## Items from an annotation dataset
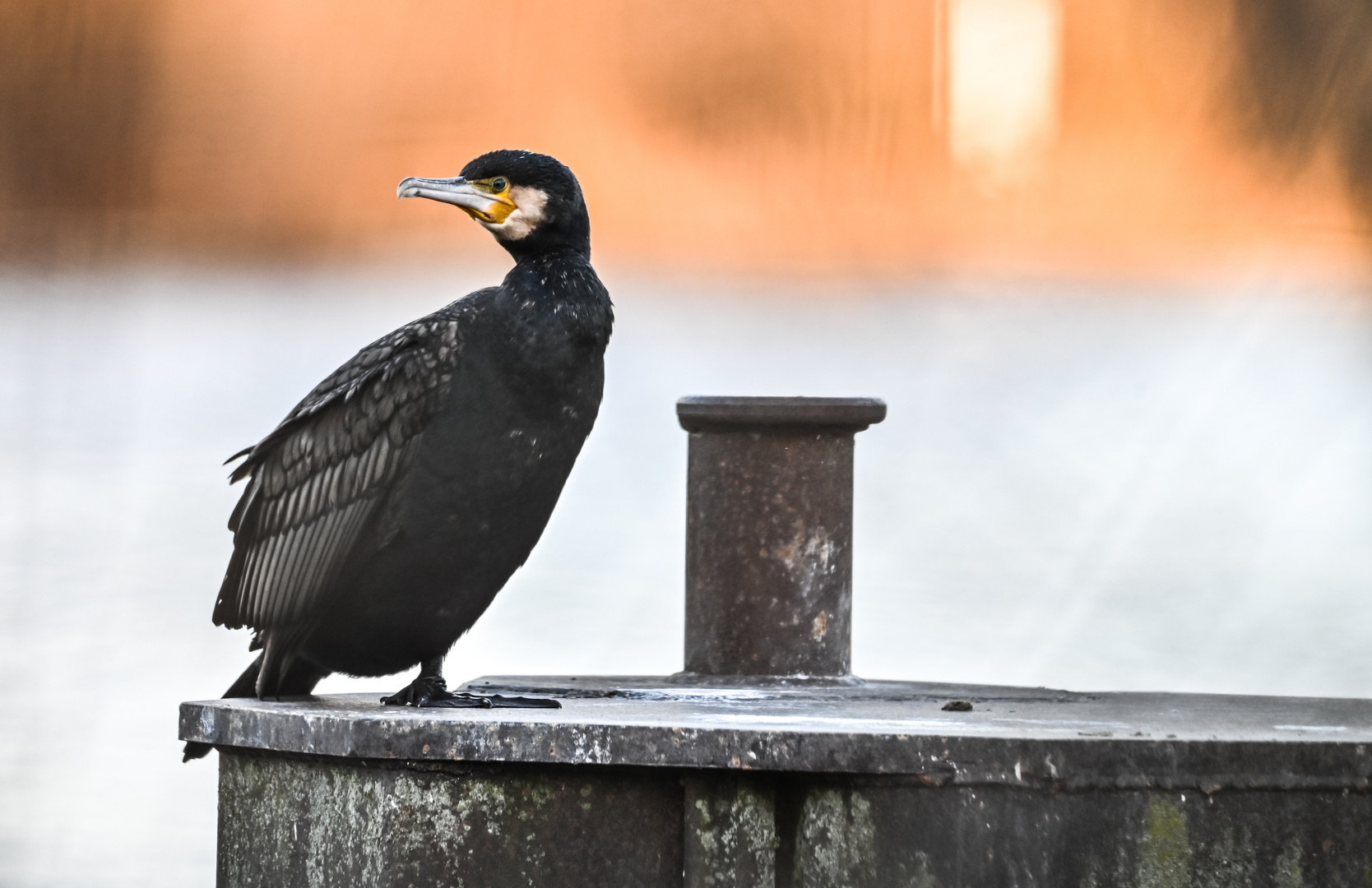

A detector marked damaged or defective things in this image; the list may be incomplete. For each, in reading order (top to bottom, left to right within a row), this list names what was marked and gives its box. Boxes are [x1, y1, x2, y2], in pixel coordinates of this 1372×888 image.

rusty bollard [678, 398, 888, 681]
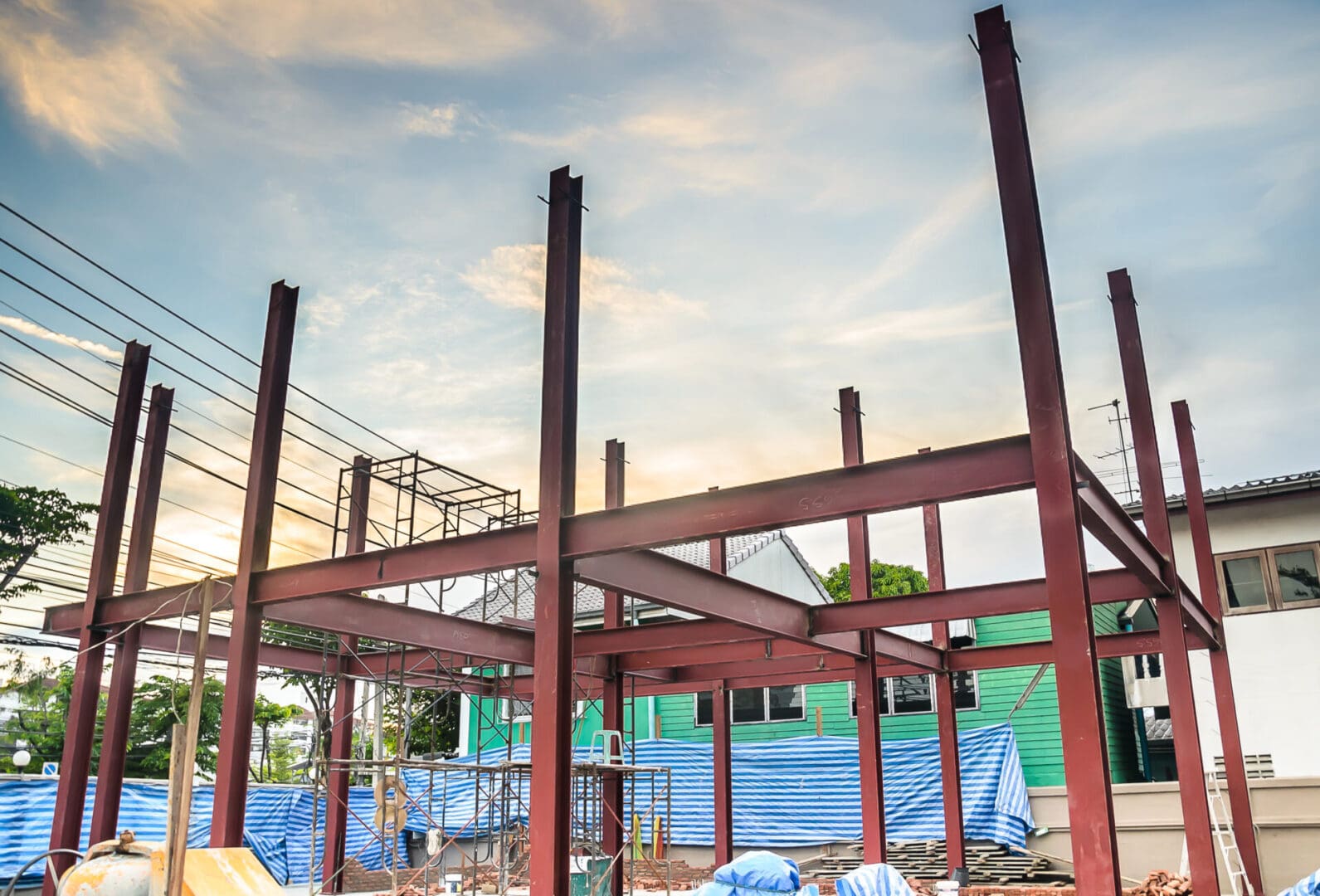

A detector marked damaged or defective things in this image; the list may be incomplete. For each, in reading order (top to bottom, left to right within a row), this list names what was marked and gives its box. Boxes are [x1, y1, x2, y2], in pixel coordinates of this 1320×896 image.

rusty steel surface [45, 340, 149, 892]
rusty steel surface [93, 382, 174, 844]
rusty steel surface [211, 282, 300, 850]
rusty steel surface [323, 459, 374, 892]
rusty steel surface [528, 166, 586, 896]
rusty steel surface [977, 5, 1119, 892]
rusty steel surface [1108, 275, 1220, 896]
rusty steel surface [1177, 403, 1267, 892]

## What the task requires
Copy every item above word for word, omitting the pictures.

## Written answer
A detector marked damaged or defective things in this image; the list may be incomplete. For each, in reading order (top to bottom, left to right within a row), this list names what was marked and gives its box. Boxes are [x1, y1, x2, y2], in pixel coordinates of this 1372×888 image.

rusty bollard [678, 398, 888, 681]

A detector marked damaged or defective things in this image; the list may be incomplete. For each, in reading order (top to bottom, left to right within a row), this list names what was marked and gives its box. Boxes are [x1, y1, x2, y2], in pixel coordinates of this 1320×896 image.

rusty steel surface [45, 340, 149, 892]
rusty steel surface [93, 382, 174, 844]
rusty steel surface [211, 282, 300, 850]
rusty steel surface [323, 459, 374, 892]
rusty steel surface [528, 166, 586, 896]
rusty steel surface [977, 5, 1119, 892]
rusty steel surface [1108, 275, 1220, 896]
rusty steel surface [1177, 403, 1267, 892]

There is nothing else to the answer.